En la capital del Magdalena nos alojamos en la casa de mis tíos Arturo Acero y Maura Pizarro, padres de Junior. A Santa Marta llegó en avión, para unirse a los tres adultos, mi hijo Juan Carlos, de tres años, que recuerdo arribó como un cachaquito muy blanquito. El destino preferido de los cuatro durante esos días fueron Taganga, la aldea de pescadores con una bahía de aguas límpidas y prístinas, y el Parque Tairona, que hoy siguen siendo unos imanes para quienes visitan Santa Marta.

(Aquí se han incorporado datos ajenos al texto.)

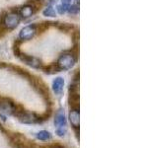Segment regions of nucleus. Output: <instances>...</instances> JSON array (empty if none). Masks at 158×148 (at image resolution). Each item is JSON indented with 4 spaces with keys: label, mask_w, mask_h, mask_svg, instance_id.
<instances>
[{
    "label": "nucleus",
    "mask_w": 158,
    "mask_h": 148,
    "mask_svg": "<svg viewBox=\"0 0 158 148\" xmlns=\"http://www.w3.org/2000/svg\"><path fill=\"white\" fill-rule=\"evenodd\" d=\"M58 1H59V0H48V5H52V6H53V5L56 4Z\"/></svg>",
    "instance_id": "nucleus-15"
},
{
    "label": "nucleus",
    "mask_w": 158,
    "mask_h": 148,
    "mask_svg": "<svg viewBox=\"0 0 158 148\" xmlns=\"http://www.w3.org/2000/svg\"><path fill=\"white\" fill-rule=\"evenodd\" d=\"M64 87V80L62 77H56L52 82V90L56 93V95L60 96L63 91Z\"/></svg>",
    "instance_id": "nucleus-8"
},
{
    "label": "nucleus",
    "mask_w": 158,
    "mask_h": 148,
    "mask_svg": "<svg viewBox=\"0 0 158 148\" xmlns=\"http://www.w3.org/2000/svg\"><path fill=\"white\" fill-rule=\"evenodd\" d=\"M37 138L39 140L47 141V140H49L52 138V134L47 130H42V131L37 133Z\"/></svg>",
    "instance_id": "nucleus-12"
},
{
    "label": "nucleus",
    "mask_w": 158,
    "mask_h": 148,
    "mask_svg": "<svg viewBox=\"0 0 158 148\" xmlns=\"http://www.w3.org/2000/svg\"><path fill=\"white\" fill-rule=\"evenodd\" d=\"M21 22V17L18 12H10L6 14L3 18V25L8 30H13Z\"/></svg>",
    "instance_id": "nucleus-3"
},
{
    "label": "nucleus",
    "mask_w": 158,
    "mask_h": 148,
    "mask_svg": "<svg viewBox=\"0 0 158 148\" xmlns=\"http://www.w3.org/2000/svg\"><path fill=\"white\" fill-rule=\"evenodd\" d=\"M43 14L44 16L46 17H51V18H53L56 16V9L53 8L52 5H48L47 8L43 11Z\"/></svg>",
    "instance_id": "nucleus-11"
},
{
    "label": "nucleus",
    "mask_w": 158,
    "mask_h": 148,
    "mask_svg": "<svg viewBox=\"0 0 158 148\" xmlns=\"http://www.w3.org/2000/svg\"><path fill=\"white\" fill-rule=\"evenodd\" d=\"M61 3L65 4V5H70L71 4V0H61Z\"/></svg>",
    "instance_id": "nucleus-16"
},
{
    "label": "nucleus",
    "mask_w": 158,
    "mask_h": 148,
    "mask_svg": "<svg viewBox=\"0 0 158 148\" xmlns=\"http://www.w3.org/2000/svg\"><path fill=\"white\" fill-rule=\"evenodd\" d=\"M17 110L16 105L8 99H3L0 101V112L6 116L15 115Z\"/></svg>",
    "instance_id": "nucleus-6"
},
{
    "label": "nucleus",
    "mask_w": 158,
    "mask_h": 148,
    "mask_svg": "<svg viewBox=\"0 0 158 148\" xmlns=\"http://www.w3.org/2000/svg\"><path fill=\"white\" fill-rule=\"evenodd\" d=\"M69 8V5H65V4H57L56 5V12L60 15H63L67 12V10Z\"/></svg>",
    "instance_id": "nucleus-13"
},
{
    "label": "nucleus",
    "mask_w": 158,
    "mask_h": 148,
    "mask_svg": "<svg viewBox=\"0 0 158 148\" xmlns=\"http://www.w3.org/2000/svg\"><path fill=\"white\" fill-rule=\"evenodd\" d=\"M22 60L26 64H28L29 66H32L33 68H41L42 67V62L37 57H34L31 56H24L22 57Z\"/></svg>",
    "instance_id": "nucleus-9"
},
{
    "label": "nucleus",
    "mask_w": 158,
    "mask_h": 148,
    "mask_svg": "<svg viewBox=\"0 0 158 148\" xmlns=\"http://www.w3.org/2000/svg\"><path fill=\"white\" fill-rule=\"evenodd\" d=\"M19 118V121H21L22 123H36L41 121L40 117L34 113H28V112H25V111H21L20 113H18L16 115Z\"/></svg>",
    "instance_id": "nucleus-5"
},
{
    "label": "nucleus",
    "mask_w": 158,
    "mask_h": 148,
    "mask_svg": "<svg viewBox=\"0 0 158 148\" xmlns=\"http://www.w3.org/2000/svg\"><path fill=\"white\" fill-rule=\"evenodd\" d=\"M76 63V57L72 53H63L58 57L56 66L59 70H69Z\"/></svg>",
    "instance_id": "nucleus-2"
},
{
    "label": "nucleus",
    "mask_w": 158,
    "mask_h": 148,
    "mask_svg": "<svg viewBox=\"0 0 158 148\" xmlns=\"http://www.w3.org/2000/svg\"><path fill=\"white\" fill-rule=\"evenodd\" d=\"M48 148H64V147H62L61 145H58V144H53V145L49 146V147H48Z\"/></svg>",
    "instance_id": "nucleus-17"
},
{
    "label": "nucleus",
    "mask_w": 158,
    "mask_h": 148,
    "mask_svg": "<svg viewBox=\"0 0 158 148\" xmlns=\"http://www.w3.org/2000/svg\"><path fill=\"white\" fill-rule=\"evenodd\" d=\"M35 13V8L33 5L31 4H26L22 6L20 8V11H19V15L20 17L23 18V19H28V18H31Z\"/></svg>",
    "instance_id": "nucleus-7"
},
{
    "label": "nucleus",
    "mask_w": 158,
    "mask_h": 148,
    "mask_svg": "<svg viewBox=\"0 0 158 148\" xmlns=\"http://www.w3.org/2000/svg\"><path fill=\"white\" fill-rule=\"evenodd\" d=\"M54 125L56 126V133L58 136H64L67 131L66 126V118H65V113L63 109H58L54 116Z\"/></svg>",
    "instance_id": "nucleus-1"
},
{
    "label": "nucleus",
    "mask_w": 158,
    "mask_h": 148,
    "mask_svg": "<svg viewBox=\"0 0 158 148\" xmlns=\"http://www.w3.org/2000/svg\"><path fill=\"white\" fill-rule=\"evenodd\" d=\"M37 34V27L35 25H28L21 29L19 32V39L23 42H28L36 36Z\"/></svg>",
    "instance_id": "nucleus-4"
},
{
    "label": "nucleus",
    "mask_w": 158,
    "mask_h": 148,
    "mask_svg": "<svg viewBox=\"0 0 158 148\" xmlns=\"http://www.w3.org/2000/svg\"><path fill=\"white\" fill-rule=\"evenodd\" d=\"M67 12L72 14V15H76L79 12V6H78V4H72V5L70 4V5H69V8L67 10Z\"/></svg>",
    "instance_id": "nucleus-14"
},
{
    "label": "nucleus",
    "mask_w": 158,
    "mask_h": 148,
    "mask_svg": "<svg viewBox=\"0 0 158 148\" xmlns=\"http://www.w3.org/2000/svg\"><path fill=\"white\" fill-rule=\"evenodd\" d=\"M69 121L74 130H78L79 127V110L78 109H72L69 113Z\"/></svg>",
    "instance_id": "nucleus-10"
}]
</instances>
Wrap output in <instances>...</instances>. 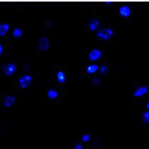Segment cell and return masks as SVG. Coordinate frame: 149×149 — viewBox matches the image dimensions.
Masks as SVG:
<instances>
[{
    "mask_svg": "<svg viewBox=\"0 0 149 149\" xmlns=\"http://www.w3.org/2000/svg\"><path fill=\"white\" fill-rule=\"evenodd\" d=\"M47 96L48 99L50 100H56L58 98L59 96V93L58 91L55 89V88H51V89H48L47 92Z\"/></svg>",
    "mask_w": 149,
    "mask_h": 149,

En Taganga contratamos a un viejo pescador para que nos paseara por la bahía. El hombre, como buen caribe, era un formidable conversador y contador de historias, además de buen bebedor. Por esos años yo, por razones que no recuerdo, solo bebía alcohol durante el mes de diciembre; el resto del año era un abstemio absoluto. Eso llevó a que el pescador me dedicara un dicho que aún recuerdo: «El que no sirve pa’ bebé, sirve pa’ mandá». Así que, durante un par de días en Taganga, no me tomé un solo ron, pero pagué todos los que se tomaron mis dos compañeros de viaje y el dicharachero pescador.

Mi amigo Eduardo, junto con el pequeño y ya muy negrito Juan Carlos, regresaron a Bogotá por avión. Hernando y yo hicimos el viaje de vuelta con una sola parada en Medellín, hasta Cali. Y de Cali, no recuerdo si solo o acompañado, regresé a Bogotá. Fue un viaje delicioso, preámbulo de las tormentas políticas que se vendrían unos años más adelante, pero esa también es otra historia.

Nota bene: Hoy, cincuenta años después, he aprendido que la Costa es Caribe, no Atlántica, y he dejado atrás eso de beber solo en diciembre. Pero, como la felicidad nunca es completa, los médicos —y Anamarta— solo me permiten tomar vino tinto. Eso sí, todo el año.